Farouk Yahya, “Paper Wheels with Strings Used for Divination from Sumatra and the Malay Peninsula”, Manuscript Cultures 19 (2023): pp. 31-54.

https://fiona.uni-hamburg.de/4455bb49/mc19-farouk-gro.pdf

How did you first hear of the Society?

I first heard of the Society while working on my PhD at SOAS on Malay manuscripts relating to magic and divination. It came to my attention that the Society houses an important collection of 19th-century Malay manuscripts. While delving into the Society’s collection, I discovered several remarkable manuscripts that became a crucial part of my research, and eventually found their way into the pages of my book, Magic and Divination in Malay Illustrated Manuscripts.


What encouraged you to join?

Choosing to become a member of the Society was a natural decision for me. Not only did I see it as an opportunity to contribute to its valuable efforts, but it also enabled me to connect with others who shared my interests in the history, culture and art of Southeast Asia.

 

What would you say are the benefits of being a fellow of the RAS?

I enjoy attending the lectures organised by the Society and receiving copies of its Journal, which have expanded my knowledge across diverse topics.
In addition there are also valuable financial benefits.

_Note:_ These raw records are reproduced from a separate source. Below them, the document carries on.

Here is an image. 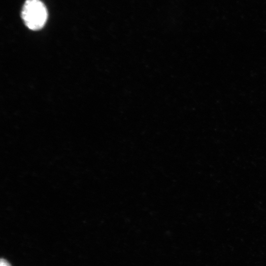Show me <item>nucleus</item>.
Instances as JSON below:
<instances>
[{
    "label": "nucleus",
    "instance_id": "f257e3e1",
    "mask_svg": "<svg viewBox=\"0 0 266 266\" xmlns=\"http://www.w3.org/2000/svg\"><path fill=\"white\" fill-rule=\"evenodd\" d=\"M25 25L33 31L42 29L45 24L48 12L44 4L40 0H26L21 11Z\"/></svg>",
    "mask_w": 266,
    "mask_h": 266
},
{
    "label": "nucleus",
    "instance_id": "f03ea898",
    "mask_svg": "<svg viewBox=\"0 0 266 266\" xmlns=\"http://www.w3.org/2000/svg\"><path fill=\"white\" fill-rule=\"evenodd\" d=\"M0 266H11V265L6 260L1 258L0 261Z\"/></svg>",
    "mask_w": 266,
    "mask_h": 266
}]
</instances>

Given my focus on the art historical aspects of the manuscripts, acquiring high-resolution colour images is vital for my research and publications. As a member I have the privilege of enjoying exclusive discounts when purchasing these essential images.

Finally, I cannot speak highly enough of the Society’s warm and supportive staff, whose assistance throughout my research has been invaluable.

 

What is your favourite item from the RAS collections?

There are too many to list here, but particularly significant to me are the Malay manuscripts that were acquired by a British colonial officer, William Maxwell, during the late 19th century. They encompass a diverse array of subjects such as literature, history, religion and the occult sciences. Several are illuminated and illustrated, making them an important resource for the study of Malay art. I had initially examined them during my doctoral studies, and recently I found myself revisiting these same manuscripts once again, discovering previously unnoticed details that provide further insights on the Malay manuscript tradition.